Records supplied -
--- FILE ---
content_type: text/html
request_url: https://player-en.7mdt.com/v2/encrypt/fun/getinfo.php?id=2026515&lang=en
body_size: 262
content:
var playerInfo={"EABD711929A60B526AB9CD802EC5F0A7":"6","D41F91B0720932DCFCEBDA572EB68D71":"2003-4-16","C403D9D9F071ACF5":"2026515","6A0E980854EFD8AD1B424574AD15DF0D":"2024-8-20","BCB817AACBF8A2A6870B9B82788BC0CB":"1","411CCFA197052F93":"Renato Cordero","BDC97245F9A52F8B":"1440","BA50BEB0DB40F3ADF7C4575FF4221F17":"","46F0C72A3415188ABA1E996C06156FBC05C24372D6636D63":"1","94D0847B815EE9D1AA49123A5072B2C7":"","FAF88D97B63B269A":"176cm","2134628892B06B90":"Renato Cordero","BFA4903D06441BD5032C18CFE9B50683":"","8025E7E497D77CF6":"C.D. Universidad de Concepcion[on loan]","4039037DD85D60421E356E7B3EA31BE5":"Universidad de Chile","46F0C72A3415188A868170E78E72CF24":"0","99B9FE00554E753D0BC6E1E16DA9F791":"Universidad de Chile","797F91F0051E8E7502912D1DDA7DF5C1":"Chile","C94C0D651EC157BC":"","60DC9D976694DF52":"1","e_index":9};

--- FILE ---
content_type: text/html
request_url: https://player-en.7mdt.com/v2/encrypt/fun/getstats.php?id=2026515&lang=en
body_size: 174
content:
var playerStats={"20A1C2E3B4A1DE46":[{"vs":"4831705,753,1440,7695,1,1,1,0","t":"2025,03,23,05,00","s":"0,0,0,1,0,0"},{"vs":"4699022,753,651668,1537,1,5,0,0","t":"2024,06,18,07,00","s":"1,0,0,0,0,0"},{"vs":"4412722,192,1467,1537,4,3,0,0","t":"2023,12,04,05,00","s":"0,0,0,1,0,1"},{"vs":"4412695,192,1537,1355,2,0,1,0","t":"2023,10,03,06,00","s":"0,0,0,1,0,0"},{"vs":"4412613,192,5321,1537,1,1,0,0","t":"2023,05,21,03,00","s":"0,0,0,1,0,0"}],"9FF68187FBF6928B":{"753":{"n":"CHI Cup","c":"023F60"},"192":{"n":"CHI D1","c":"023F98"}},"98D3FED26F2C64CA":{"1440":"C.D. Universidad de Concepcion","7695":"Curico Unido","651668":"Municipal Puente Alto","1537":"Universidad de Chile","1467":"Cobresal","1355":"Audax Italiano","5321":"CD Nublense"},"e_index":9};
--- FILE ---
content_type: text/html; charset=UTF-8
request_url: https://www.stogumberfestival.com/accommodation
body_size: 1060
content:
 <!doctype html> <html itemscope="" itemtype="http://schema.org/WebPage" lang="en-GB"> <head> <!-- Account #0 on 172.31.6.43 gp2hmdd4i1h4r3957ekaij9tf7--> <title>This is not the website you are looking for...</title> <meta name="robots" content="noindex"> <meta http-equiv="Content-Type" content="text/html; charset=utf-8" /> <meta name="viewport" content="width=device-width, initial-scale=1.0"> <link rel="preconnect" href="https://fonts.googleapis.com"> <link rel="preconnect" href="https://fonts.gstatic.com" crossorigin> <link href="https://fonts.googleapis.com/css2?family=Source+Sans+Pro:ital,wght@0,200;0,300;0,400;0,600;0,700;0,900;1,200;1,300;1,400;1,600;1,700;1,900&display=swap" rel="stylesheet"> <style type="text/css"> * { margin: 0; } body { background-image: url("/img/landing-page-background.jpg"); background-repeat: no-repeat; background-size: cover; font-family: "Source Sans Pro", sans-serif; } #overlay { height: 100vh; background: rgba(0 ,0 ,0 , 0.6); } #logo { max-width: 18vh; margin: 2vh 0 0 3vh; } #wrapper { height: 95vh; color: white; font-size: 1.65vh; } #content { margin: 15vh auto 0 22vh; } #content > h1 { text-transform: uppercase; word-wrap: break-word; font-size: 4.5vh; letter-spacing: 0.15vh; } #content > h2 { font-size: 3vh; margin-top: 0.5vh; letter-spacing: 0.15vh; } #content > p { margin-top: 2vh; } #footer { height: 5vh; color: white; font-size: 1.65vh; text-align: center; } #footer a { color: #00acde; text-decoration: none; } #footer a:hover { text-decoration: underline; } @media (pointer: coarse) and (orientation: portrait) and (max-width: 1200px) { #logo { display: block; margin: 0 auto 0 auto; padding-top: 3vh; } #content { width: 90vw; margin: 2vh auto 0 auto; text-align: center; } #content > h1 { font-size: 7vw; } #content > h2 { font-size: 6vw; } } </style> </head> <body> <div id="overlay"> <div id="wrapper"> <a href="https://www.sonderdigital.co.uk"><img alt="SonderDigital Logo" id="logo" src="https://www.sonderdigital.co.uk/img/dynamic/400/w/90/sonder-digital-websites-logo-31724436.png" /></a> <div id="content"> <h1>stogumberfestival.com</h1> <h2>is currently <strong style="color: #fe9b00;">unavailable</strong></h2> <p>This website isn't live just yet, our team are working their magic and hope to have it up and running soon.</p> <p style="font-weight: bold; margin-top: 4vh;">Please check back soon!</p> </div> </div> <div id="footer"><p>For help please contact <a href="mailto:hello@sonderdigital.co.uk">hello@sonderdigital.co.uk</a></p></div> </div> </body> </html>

* * *

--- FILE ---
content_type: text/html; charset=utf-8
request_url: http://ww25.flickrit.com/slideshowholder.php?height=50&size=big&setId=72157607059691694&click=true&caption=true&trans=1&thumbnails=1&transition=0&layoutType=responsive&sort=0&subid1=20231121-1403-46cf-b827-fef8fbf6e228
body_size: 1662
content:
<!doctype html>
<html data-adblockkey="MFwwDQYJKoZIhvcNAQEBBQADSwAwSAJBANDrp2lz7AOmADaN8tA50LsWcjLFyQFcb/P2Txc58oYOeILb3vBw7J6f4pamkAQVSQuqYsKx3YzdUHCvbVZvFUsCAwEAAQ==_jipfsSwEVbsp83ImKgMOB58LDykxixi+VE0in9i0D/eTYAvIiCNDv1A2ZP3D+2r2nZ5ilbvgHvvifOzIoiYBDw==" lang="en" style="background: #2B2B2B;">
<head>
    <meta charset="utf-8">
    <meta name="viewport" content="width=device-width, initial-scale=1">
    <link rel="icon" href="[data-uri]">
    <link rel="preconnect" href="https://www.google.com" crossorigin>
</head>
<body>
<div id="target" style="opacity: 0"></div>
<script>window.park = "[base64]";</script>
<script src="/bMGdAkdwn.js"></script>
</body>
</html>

---

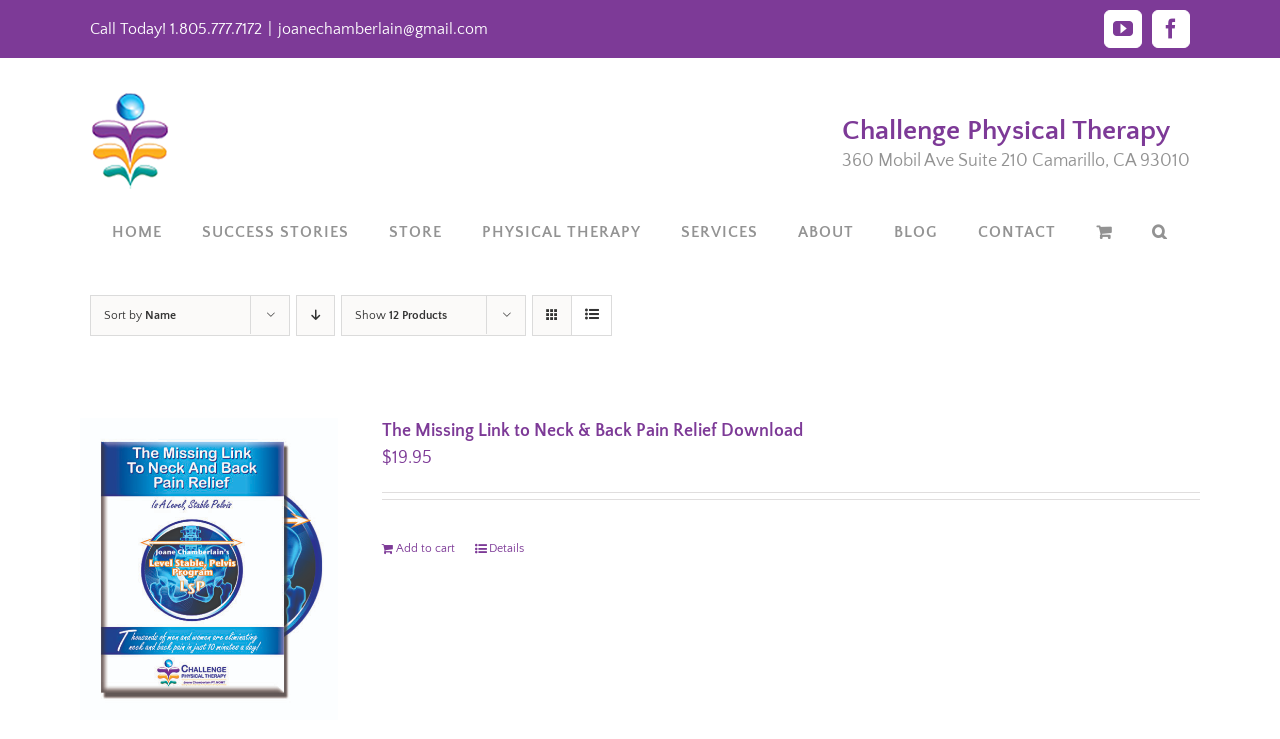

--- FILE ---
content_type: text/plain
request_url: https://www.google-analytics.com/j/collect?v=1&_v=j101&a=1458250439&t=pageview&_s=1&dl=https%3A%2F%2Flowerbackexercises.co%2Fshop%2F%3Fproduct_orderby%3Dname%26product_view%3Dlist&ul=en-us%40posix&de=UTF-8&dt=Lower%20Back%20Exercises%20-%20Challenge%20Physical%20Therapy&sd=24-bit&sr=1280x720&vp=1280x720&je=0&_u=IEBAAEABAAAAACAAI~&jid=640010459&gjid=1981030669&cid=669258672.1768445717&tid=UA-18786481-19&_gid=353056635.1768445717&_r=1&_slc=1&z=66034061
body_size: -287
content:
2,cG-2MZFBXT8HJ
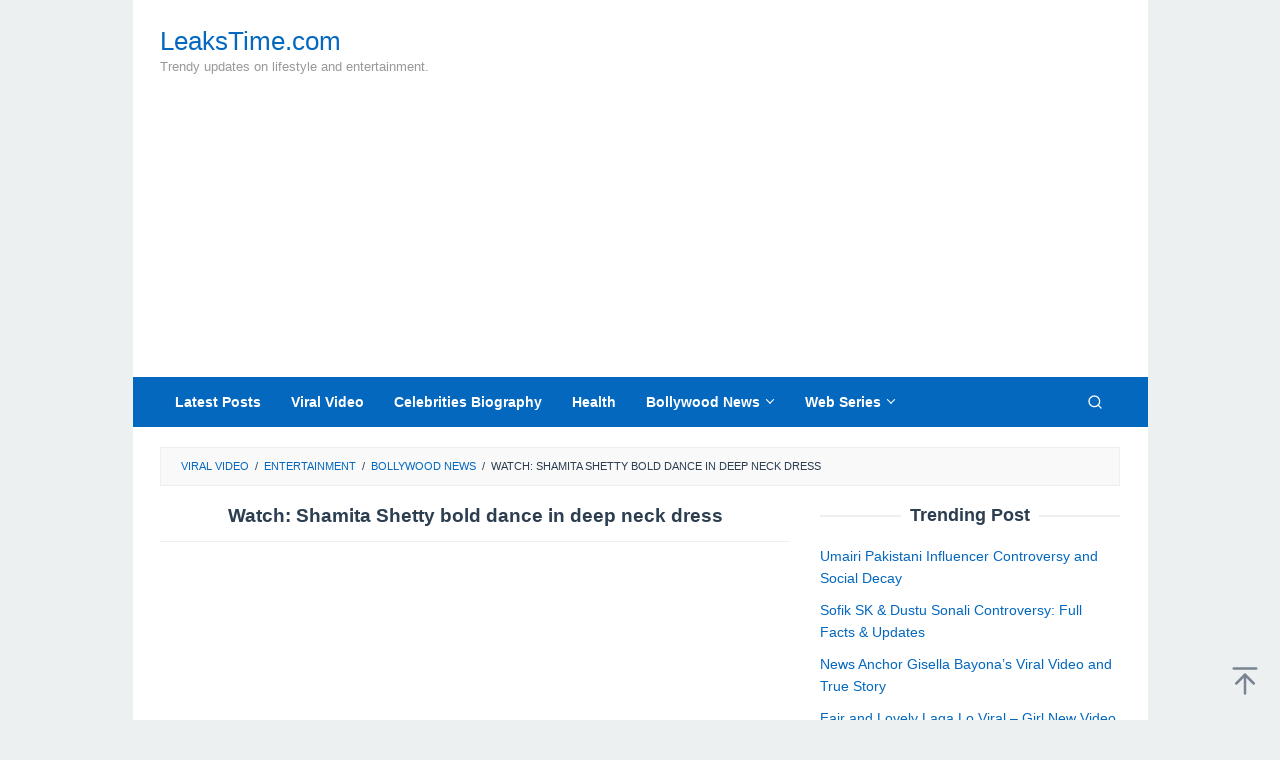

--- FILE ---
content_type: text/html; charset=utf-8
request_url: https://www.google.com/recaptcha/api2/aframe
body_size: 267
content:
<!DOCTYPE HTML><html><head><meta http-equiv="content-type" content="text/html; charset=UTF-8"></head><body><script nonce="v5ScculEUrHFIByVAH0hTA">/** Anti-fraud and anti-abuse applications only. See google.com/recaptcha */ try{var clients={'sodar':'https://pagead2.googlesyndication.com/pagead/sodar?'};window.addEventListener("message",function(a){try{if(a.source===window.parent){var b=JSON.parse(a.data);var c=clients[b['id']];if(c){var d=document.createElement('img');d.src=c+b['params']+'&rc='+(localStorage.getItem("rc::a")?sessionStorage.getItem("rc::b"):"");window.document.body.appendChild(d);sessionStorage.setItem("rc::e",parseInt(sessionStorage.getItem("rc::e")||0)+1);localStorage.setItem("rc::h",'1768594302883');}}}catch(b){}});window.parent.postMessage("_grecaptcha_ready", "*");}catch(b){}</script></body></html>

To do - Check each line of the material for the string "encrypt" and state how many lines contain it, with only the number as the answer.

Reply - 2